Democracy is one of the few products that are absolutely homegrown, cannot be exported and should not be imported. Otherwise, we'll see those lousy copies like in Afghanistan, Irak, Kossovo and elsewhere.

However, we should try to improve our own democratic procedures. That would be a big job and would keep us busy for dozens of years. Especially our politicians - many of them - need some tuition and some improvements, not to speak of our institutions. Useless to go into details, every country has its own shortcomings.............

When a country is subject to a catastrophic event, like an earth quake, tsunami or heavy floodings we should help and everybody is honoured by doing so. Nevertheless, there are questions that come to my mind.

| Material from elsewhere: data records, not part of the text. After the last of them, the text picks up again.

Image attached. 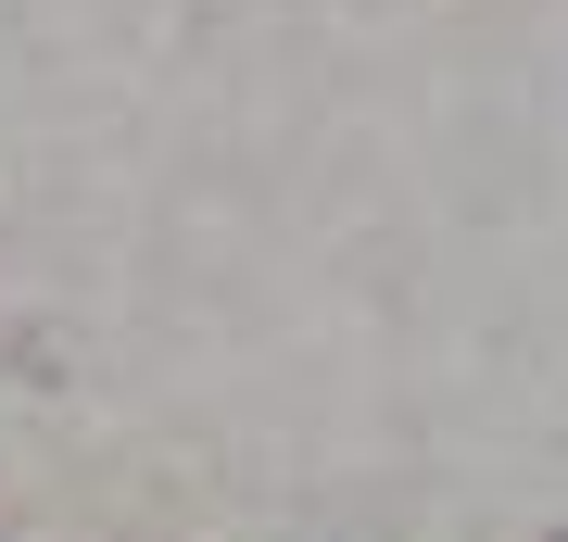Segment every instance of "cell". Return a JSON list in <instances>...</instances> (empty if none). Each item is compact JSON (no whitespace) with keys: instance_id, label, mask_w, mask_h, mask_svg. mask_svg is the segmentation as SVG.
<instances>
[{"instance_id":"obj_1","label":"cell","mask_w":568,"mask_h":542,"mask_svg":"<svg viewBox=\"0 0 568 542\" xmlns=\"http://www.w3.org/2000/svg\"><path fill=\"white\" fill-rule=\"evenodd\" d=\"M556 542H568V530H556Z\"/></svg>"}]
</instances>
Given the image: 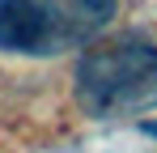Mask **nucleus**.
Listing matches in <instances>:
<instances>
[{
  "label": "nucleus",
  "instance_id": "1",
  "mask_svg": "<svg viewBox=\"0 0 157 153\" xmlns=\"http://www.w3.org/2000/svg\"><path fill=\"white\" fill-rule=\"evenodd\" d=\"M77 102L94 119H128L157 106V43L110 34L77 60Z\"/></svg>",
  "mask_w": 157,
  "mask_h": 153
},
{
  "label": "nucleus",
  "instance_id": "2",
  "mask_svg": "<svg viewBox=\"0 0 157 153\" xmlns=\"http://www.w3.org/2000/svg\"><path fill=\"white\" fill-rule=\"evenodd\" d=\"M64 43V26L47 0H0V51L51 55Z\"/></svg>",
  "mask_w": 157,
  "mask_h": 153
},
{
  "label": "nucleus",
  "instance_id": "3",
  "mask_svg": "<svg viewBox=\"0 0 157 153\" xmlns=\"http://www.w3.org/2000/svg\"><path fill=\"white\" fill-rule=\"evenodd\" d=\"M81 9V17H89V22H106L110 13H115V0H72Z\"/></svg>",
  "mask_w": 157,
  "mask_h": 153
},
{
  "label": "nucleus",
  "instance_id": "4",
  "mask_svg": "<svg viewBox=\"0 0 157 153\" xmlns=\"http://www.w3.org/2000/svg\"><path fill=\"white\" fill-rule=\"evenodd\" d=\"M144 132H149V136H157V119H149V124H144Z\"/></svg>",
  "mask_w": 157,
  "mask_h": 153
}]
</instances>
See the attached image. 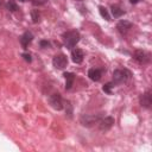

Take the case of Haiti: last years' quake killed about 250.000 people and flattened their capital Port-au-Prince. Now about one year has passed and I hear they have managed to clean about 5 (five) percent of the rubble. On television I see some of our gallant helpers from Europe or North America (the ever expanding NGO's) working with a shovel to help shifting the rubble from A to B.
Why can't the Haitians clear the rubble away themselves?
Yesterday I saw on the telly Haitian women complain of rape gangs operating inside those tent cities. And the Haitian police force? And the other people, living near-by?
Some months ago they had a cholera epidemy starting and Haitians got busy accusing rescue workers sent by the United Nations to be responsible by means of witchcraft. Some UN soldiers even got killed.

A few months ago, we graced the Haitians with one more election, financed by other countries through the United Nations. They elected a musician as president but it seems not everybody there is ready to dance according to his tune. So they are fighting in the rubble streets, do a little killing among themselves because not everybody is happy with the counting of the votes. Some ballots disappeared, others were counted twice.

Considering all this, my idea is that help - meaning our money - should go where the concerned nations are ready to work themselves towards the same goal and show it! That's not a new idea, the dicton "help yourself and God will help you" was not coined yesterday.

So let's stop giving lessons to other nations and to far away peoples. They don't like it as we don't appreciate to be told what to do. I remember the uproar when at the height of the second oil crisis, the OPEC boss and king of Saudi-Arabia told a reporter "if you feel cold at home because you have no heating, just put on a warmer sweater".